As a party to a contractual dispute, you have two choices: sue for performance according to the contract, or rescind the contract. In both cases, the aggrieved party possesses the right to claim damages for any loss incurred due to the other party’s breach of contract. Each option has its benefits, and deciding which one to choose will depend on whether the parties intend to continue doing business together.
In this article, we will explore the possibility of rescinding a contract without the existence of any specific contractual clause. It is possible to do so relying solely on the provisions of the Civil and Commercial Code, which sets out conditions under which a contracting party may rescind a contract.
A general right to rescind a contract arises when one party fails to perform its obligations under the contract. In the first instance, however, the party seeking to rescind must fix a reasonable period for performance and must notify the defaulting party to perform within that period. If such party still does not perform its obligations within that period, the other party may then rescind the contract.
Determining what is a reasonable period of time will require consideration of many factors, including the amount of any debt due, and the nature of any work to be performed by reference to the terms of the contract.
In cases where a party does not perform its obligation within a fixed period or at a fixed time specified in the contract, the other party may rescind the contract immediately, without notifying the defaulting party of a reasonable period for performance.
For example, let’s say a land developer is due to deliver a condominium unit in March 2014, and, as of today, the construction has not yet begun. In this case, the debtor surely cannot satisfy its obligation to deliver a unit in time, and so the sales contract can be immediately rescinded by the purchaser.
Such right to rescind immediately can be lost, however, if the party seeking to rescind has previously accepted late performance under the contract, or has behaved in a lenient manner toward the deadline to perform.
In such a case, the deadline will not be considered an essential element of the contract, and rescission cannot take place without notification of a reasonable period to perform.
There are many Supreme Court precedents in which plaintiffs have lost their advantage because they have previously accepted late payments, and therefore a time limit clause in their contract has lost its virtue and cannot be relied on in order to rescind the contract.
For people in the business world, being lenient and willing to negotiate can be a key to success, but it can also compromise the rights of the parties. Careful thought should therefore be given to any decision not to strictly enforce contractual deadlines for payment or performance.
Once a party has established the right to rescind a contract, either by notifying the defaulting party of a reasonable period to perform—which they have failed to meet—or by meeting the conditions described above, the contract may then be rescinded simply by making a declaration of intent to the other party.
Such a declaration is not required to be in any specific format and it can be made orally. But for purposes of certainty, sending a formal letter is always recommended.

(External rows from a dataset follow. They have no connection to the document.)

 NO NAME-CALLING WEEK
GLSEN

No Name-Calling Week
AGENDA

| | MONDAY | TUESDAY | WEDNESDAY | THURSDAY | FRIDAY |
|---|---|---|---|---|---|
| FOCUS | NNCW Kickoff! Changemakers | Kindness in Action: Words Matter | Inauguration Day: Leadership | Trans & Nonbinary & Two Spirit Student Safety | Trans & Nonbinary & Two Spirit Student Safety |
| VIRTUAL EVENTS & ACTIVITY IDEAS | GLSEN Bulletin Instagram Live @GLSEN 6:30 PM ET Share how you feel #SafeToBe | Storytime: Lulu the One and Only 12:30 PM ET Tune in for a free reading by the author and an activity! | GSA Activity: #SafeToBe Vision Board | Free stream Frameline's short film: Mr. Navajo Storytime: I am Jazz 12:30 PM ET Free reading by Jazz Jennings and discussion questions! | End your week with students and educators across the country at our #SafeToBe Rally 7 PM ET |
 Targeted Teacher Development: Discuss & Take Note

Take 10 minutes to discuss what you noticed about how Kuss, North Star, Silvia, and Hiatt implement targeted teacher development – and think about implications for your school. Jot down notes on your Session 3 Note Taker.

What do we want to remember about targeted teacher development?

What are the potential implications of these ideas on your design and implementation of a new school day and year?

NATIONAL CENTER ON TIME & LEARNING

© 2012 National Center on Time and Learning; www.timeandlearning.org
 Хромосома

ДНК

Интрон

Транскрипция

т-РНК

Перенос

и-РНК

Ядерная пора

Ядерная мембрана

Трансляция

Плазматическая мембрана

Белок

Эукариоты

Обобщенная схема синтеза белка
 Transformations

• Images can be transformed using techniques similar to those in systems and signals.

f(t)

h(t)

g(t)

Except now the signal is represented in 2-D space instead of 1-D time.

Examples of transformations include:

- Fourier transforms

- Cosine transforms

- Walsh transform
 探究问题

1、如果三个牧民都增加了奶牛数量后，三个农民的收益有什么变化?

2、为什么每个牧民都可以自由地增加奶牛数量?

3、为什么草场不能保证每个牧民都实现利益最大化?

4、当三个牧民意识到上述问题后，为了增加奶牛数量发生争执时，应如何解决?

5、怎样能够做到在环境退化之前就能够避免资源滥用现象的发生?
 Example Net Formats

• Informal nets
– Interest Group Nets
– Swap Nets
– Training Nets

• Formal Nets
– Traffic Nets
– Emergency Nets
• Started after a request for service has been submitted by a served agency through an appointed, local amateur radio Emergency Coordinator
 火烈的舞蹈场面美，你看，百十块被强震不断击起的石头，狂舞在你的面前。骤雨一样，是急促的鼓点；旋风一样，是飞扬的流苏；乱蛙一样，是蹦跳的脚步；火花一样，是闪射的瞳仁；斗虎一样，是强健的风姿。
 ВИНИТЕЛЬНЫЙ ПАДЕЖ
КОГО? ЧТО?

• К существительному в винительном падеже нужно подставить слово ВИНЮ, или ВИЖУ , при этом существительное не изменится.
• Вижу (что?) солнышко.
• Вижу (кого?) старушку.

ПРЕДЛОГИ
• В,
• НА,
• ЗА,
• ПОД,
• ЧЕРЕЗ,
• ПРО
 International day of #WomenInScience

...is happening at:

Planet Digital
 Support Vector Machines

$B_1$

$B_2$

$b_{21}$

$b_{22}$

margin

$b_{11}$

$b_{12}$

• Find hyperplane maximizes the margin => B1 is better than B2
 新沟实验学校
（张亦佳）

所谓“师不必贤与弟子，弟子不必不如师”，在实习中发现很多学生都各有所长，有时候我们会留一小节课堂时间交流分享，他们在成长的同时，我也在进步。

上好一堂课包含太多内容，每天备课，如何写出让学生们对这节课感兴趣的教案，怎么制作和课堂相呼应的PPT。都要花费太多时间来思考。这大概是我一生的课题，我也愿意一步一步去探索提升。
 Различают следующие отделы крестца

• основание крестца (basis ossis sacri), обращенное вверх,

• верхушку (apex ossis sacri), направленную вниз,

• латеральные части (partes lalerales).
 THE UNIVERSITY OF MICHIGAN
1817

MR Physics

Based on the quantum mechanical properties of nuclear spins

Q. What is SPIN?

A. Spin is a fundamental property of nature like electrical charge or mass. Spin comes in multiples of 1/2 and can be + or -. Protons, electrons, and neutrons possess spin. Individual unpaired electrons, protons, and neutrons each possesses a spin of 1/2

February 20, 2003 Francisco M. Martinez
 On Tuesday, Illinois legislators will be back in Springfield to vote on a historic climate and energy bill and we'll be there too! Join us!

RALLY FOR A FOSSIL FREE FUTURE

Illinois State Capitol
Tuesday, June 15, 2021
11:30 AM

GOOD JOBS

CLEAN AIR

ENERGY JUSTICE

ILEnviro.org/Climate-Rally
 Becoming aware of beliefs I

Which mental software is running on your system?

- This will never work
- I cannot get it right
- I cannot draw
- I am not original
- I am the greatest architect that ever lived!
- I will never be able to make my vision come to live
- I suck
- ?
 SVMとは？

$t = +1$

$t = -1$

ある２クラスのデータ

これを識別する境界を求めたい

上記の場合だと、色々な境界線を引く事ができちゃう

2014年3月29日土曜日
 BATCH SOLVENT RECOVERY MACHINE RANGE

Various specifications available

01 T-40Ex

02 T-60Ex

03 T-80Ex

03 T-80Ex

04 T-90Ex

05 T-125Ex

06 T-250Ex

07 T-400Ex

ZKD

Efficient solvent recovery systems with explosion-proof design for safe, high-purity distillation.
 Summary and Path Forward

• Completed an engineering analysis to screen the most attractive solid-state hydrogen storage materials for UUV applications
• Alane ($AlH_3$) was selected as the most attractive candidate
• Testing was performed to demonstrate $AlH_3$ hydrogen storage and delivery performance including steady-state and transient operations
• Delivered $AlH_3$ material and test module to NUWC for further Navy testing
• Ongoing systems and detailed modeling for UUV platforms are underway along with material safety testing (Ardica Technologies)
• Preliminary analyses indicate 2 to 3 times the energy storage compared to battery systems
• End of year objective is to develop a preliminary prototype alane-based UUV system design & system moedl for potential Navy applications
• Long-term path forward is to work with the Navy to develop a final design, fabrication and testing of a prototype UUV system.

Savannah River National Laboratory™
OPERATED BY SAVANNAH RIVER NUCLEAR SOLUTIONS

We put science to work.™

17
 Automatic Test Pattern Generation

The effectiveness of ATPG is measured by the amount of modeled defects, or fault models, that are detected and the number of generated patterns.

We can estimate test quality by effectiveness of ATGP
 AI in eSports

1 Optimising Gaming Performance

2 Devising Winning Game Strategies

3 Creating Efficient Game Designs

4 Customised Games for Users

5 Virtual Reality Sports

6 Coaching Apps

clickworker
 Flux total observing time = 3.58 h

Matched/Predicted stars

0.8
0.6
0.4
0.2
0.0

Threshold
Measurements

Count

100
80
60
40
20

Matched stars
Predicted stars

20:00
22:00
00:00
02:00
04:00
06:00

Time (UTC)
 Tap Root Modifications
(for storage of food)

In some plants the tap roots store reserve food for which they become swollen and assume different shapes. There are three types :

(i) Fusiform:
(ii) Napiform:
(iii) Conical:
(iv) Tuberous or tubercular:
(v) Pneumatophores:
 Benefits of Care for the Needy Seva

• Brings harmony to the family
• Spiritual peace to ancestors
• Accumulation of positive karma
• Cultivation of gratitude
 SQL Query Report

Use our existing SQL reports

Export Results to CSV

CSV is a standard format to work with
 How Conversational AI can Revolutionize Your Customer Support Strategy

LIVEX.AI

When one party has exercised its right of rescission, each party is then bound to restore the other to its former condition. Interest will be added to the money to be repaid, and restitution made for services already rendered by either party by paying the appropriate value under the contract.
It is worth noting that any such amount to be paid will be separate from and in addition to the aggrieved party’s right to claim damages for losses caused by the other’s breach.
As stated above, once the party has exercised its right to rescind the contract, all the rights and obligations between the parties will end, and neither party can exercise its right to sue for compulsory performance.